:: Фрагмент текста

Оба поэта, разумеется, идеализировали средневекового цесаря. В случае Шиллера такая идеализация понятна: в начале прошлого века, накануне нашествия Наполеона, имя старинного объединителя Германии звучало либо как патриотический призыв к воссоединению раздробленной страны, либо как горькая констатация навсегда утраченной политической и духовной цельности[94]. Об исторической актуальности образа Рудольфа для немецкой культуры рубежа 1800–1810-х годов (пик освободительного движения) свидетельствуют программные картины одного из основателей движения назарейцев Франца Пфорра «Въезд императора Рудольфа Габсбурга в Базель в 1273 году» («Der Einzug des Kaisers Rudolf von Habsburg in Basel im Jahre 1273») и «Рудольф Габсбург и священник» («Rudolf von Habsburg und der Priester»; на сюжет баллады Шиллера). Но зачем этот государь и история его ахенской коронации понадобились русскому поэту в конце 1810-х годов? Что мог значить образ Рудольфа Габсбурга для русских читателей, которые, по справедливому замечанию современного критика, едва ли были осведомлены в перипетиях германской средневековой истории и «вряд ли переживали раздробленность Германии так же остро, как немцы в 1803 году» (Немзер: 222)[95]?
На этот вопрос исследователи отвечают по-разному. По мнению Цезаря Вольпе, внимание Жуковского «привлекла не идеализация Габсбургов, но самая тема об идеальном правителе» — кротком владыке, творящем добрые дела (Вольпе: 402). Ирина Семенко подчеркивает воспитательную функцию этого рыцарственно-прекрасного образа, адресованного «не только широкой читательской публике, но и императорскому семейству» (Жуковский 1980: II, 468). Ольга Лебедева отмечает, что «Жуковскому важно было подчеркнуть, что обладатель „царского духа“ имеет и общечеловеческую душу, символ всего духовного и нравственно-прекрасного для русского поэта» (Лебедева: 79). Аннет Пейн считает, что целью Жуковского было создание образа идеального православного христианина (Pein: 97). Андрей Немзер вообще отрицает значимость образа Рудольфа Габсбурга и связанной с ним исторической темы для Жуковского, полагая, что главный герой баллады не кроткий владыка, а возвышенный певец, поющий хвалу государю на пире: «Жуковскому певец несомненно интереснее, чем история и император: наиболее важные отличия от оригинала связаны с усилением сакрализации певца» (Немзер: 222).

::::
:: Исходные данные

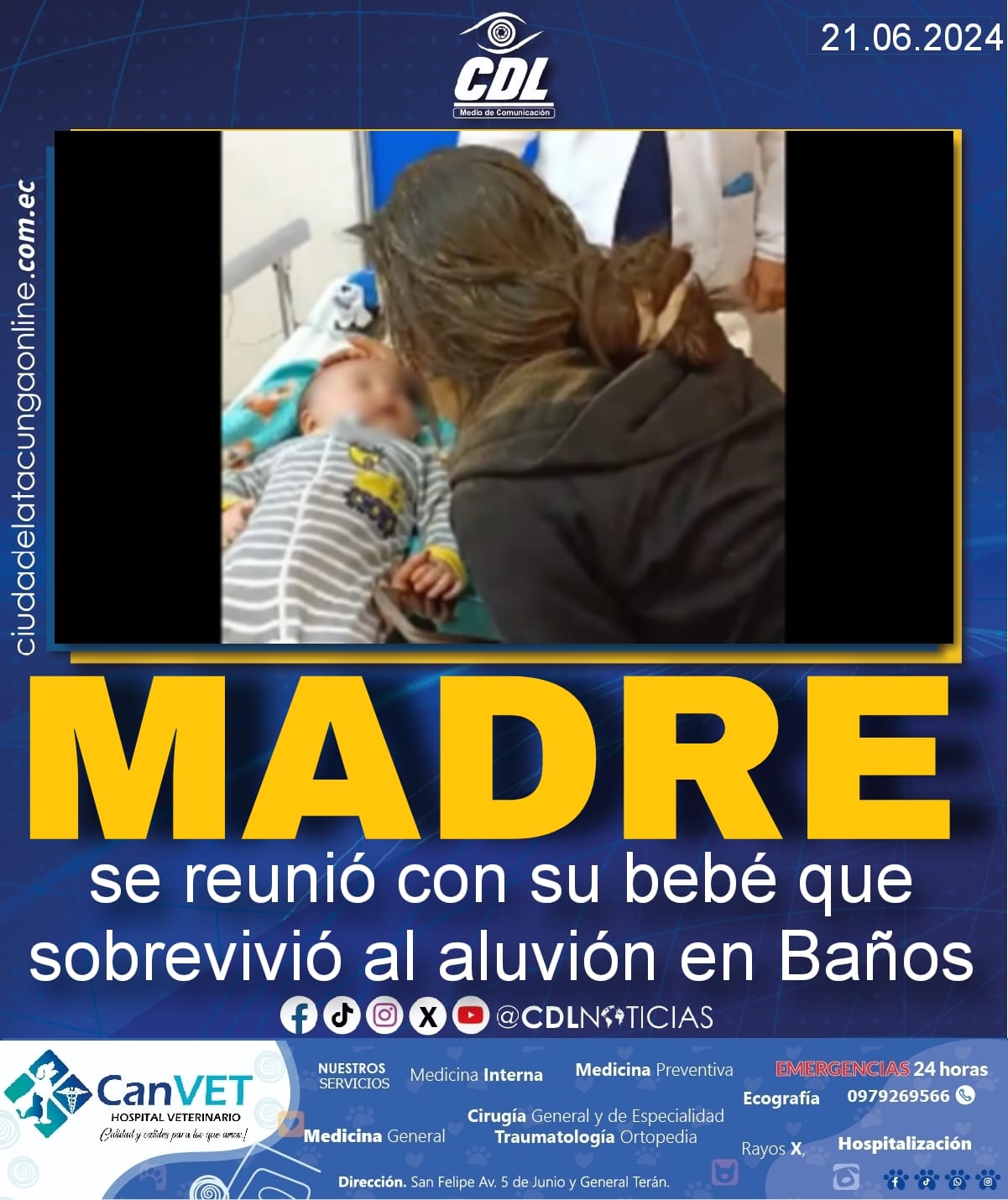 Madre se reunió con su bebé que sobrevivió al aluvión en Baños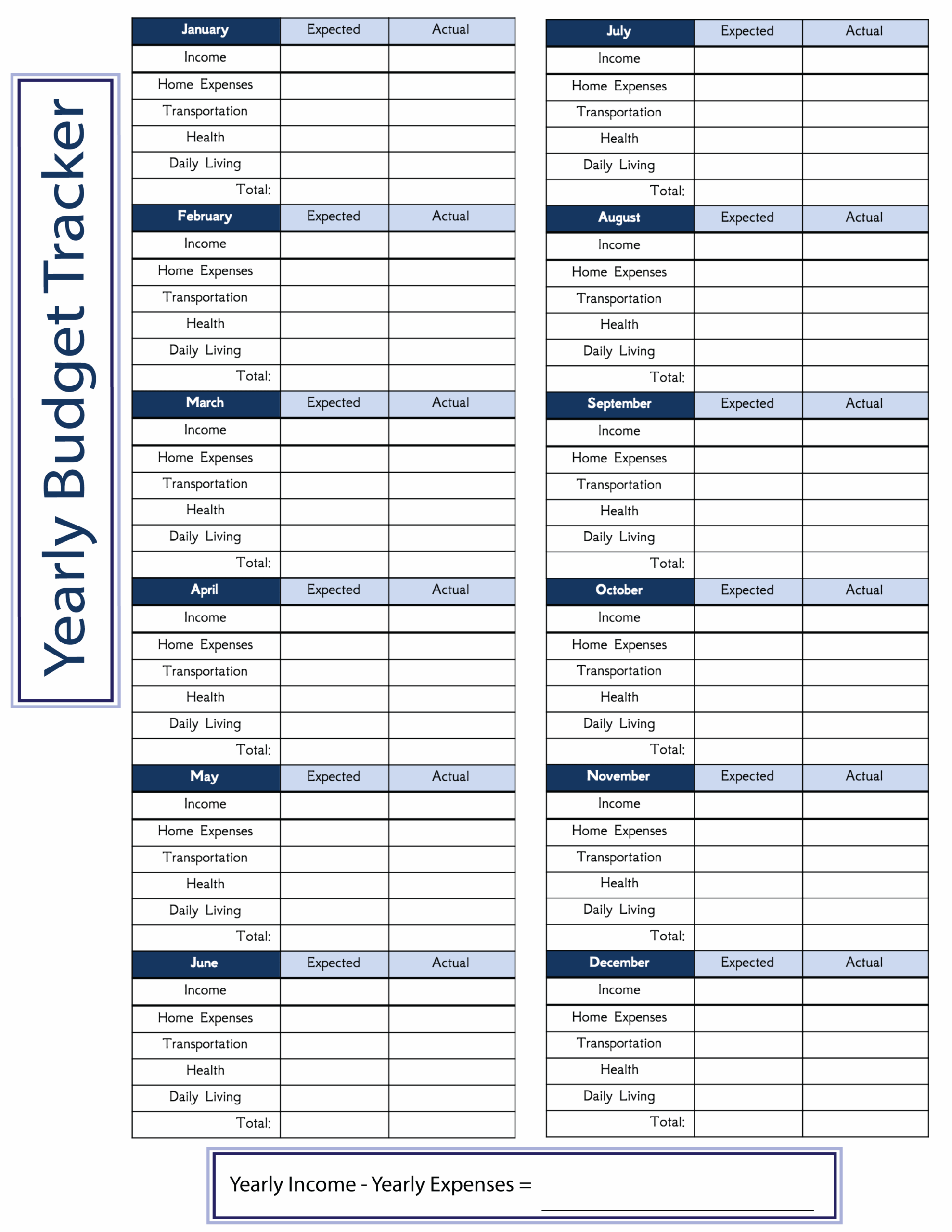 Budget Printable Template Calendar Printables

::::

Как мог бы продолжиться текст о Рудольфе Габсбурге в балладах Шиллера и Жуковского? Напишите продолжение, начиная сразу после его последнего предложения.

Как бы ни отличались между собой приведенные версии, все они сходятся в том, что ахенская история, переданная Жуковским, сама по себе не важна для поэта, а является одним из «чудесных видений», уносящих его в мечтательный мир идеалов. Такая интерпретация «Графа Гапсбургского» вообще характерна для восприятия критиками «балладного романтизма» Жуковского. В ее основе лежит канонизированное Пушкиным мифологическое представление о возвышенном певце, держащем на коленях лиру и созерцающем сменяющиеся в «волшебной мгле» виденья[96]. Отсюда логически следует вывод, что история, политика, злоба дня — вещи, совершенно чуждые Жуковскому. Взгляд, как убедительно показывают новейшие исследования, на самом себе совершенно ему не свойственный (см.: Зорин, Киселева, Wortman).
Анализ баллады «Граф Гапсбургский» позволит нам в какой-то степени приблизиться к пониманию сути и «технологии» исторического воображения Жуковского в эпоху, когда поэт «проникается сознанием своей провиденциальной миссии» (Зорин: 112). Но вначале коротко перескажем сюжет этого стихотворения:
«В сияньи венца и порфире» восседает избранный император Рудольф на пире в Ахене. Кончена война. Народ, защищенный мощной отеческой властью, ликует. Верный старинному обычаю, император призывает певца усладить слух пирующих приятной песней. «Из среды именитых гостей» выходит старик, «в красе поседелых кудрей». Он спрашивает государя, о чем тот повелит ему петь, и слышит в ответ, что душа песнопевца не находится во власти царей, а подчиняется другой, более высокой силе. В своей «песне» певец рассказывает историю об одном набожном рыцаре, который отдал своего коня священнику, спешившему к умирающему нищему, а затем посвятил этого коня, сослужившего святую службу, Господу Богу. Певец завершает свой рассказ хвалой боголюбивому государю и предсказанием ему счастливого царствования. Император узнает в старике-певце пастыря, которому он некогда помог, а все присутствующие в самом императоре узнают набожного графа, которого воспел старик-песнопевец. В сердечном умилении все возносят хвалу Промыслу.
92
Заметим, что именно такое определение дал этому произведению критик антиромантического «Вестника Европы» Семен Осетров (Вестник Европы. 1821. Ч. 116. № 4).
93
Вообще тема пробуждения от векового сна героя или героини неким спасителем — одна из сквозных символических тем русской литературы XIX — начала XX века (ср. ее «патриотическую» модификацию в текстах от знаменитого пушкинского «Россия вспрянет ото сна» из послания к Чаадаеву 1818 года до лирико-апокалиптического образа «спящей России» в творчестве А. А. Блока; также ср. ее пересечение с сюжетом о спящем богатыре-спасителе). Эта тема оказывается центральной в таких произведениях, как «Что делать?» Н. Г. Чернышевского и «Обломов» И. А. Гончарова.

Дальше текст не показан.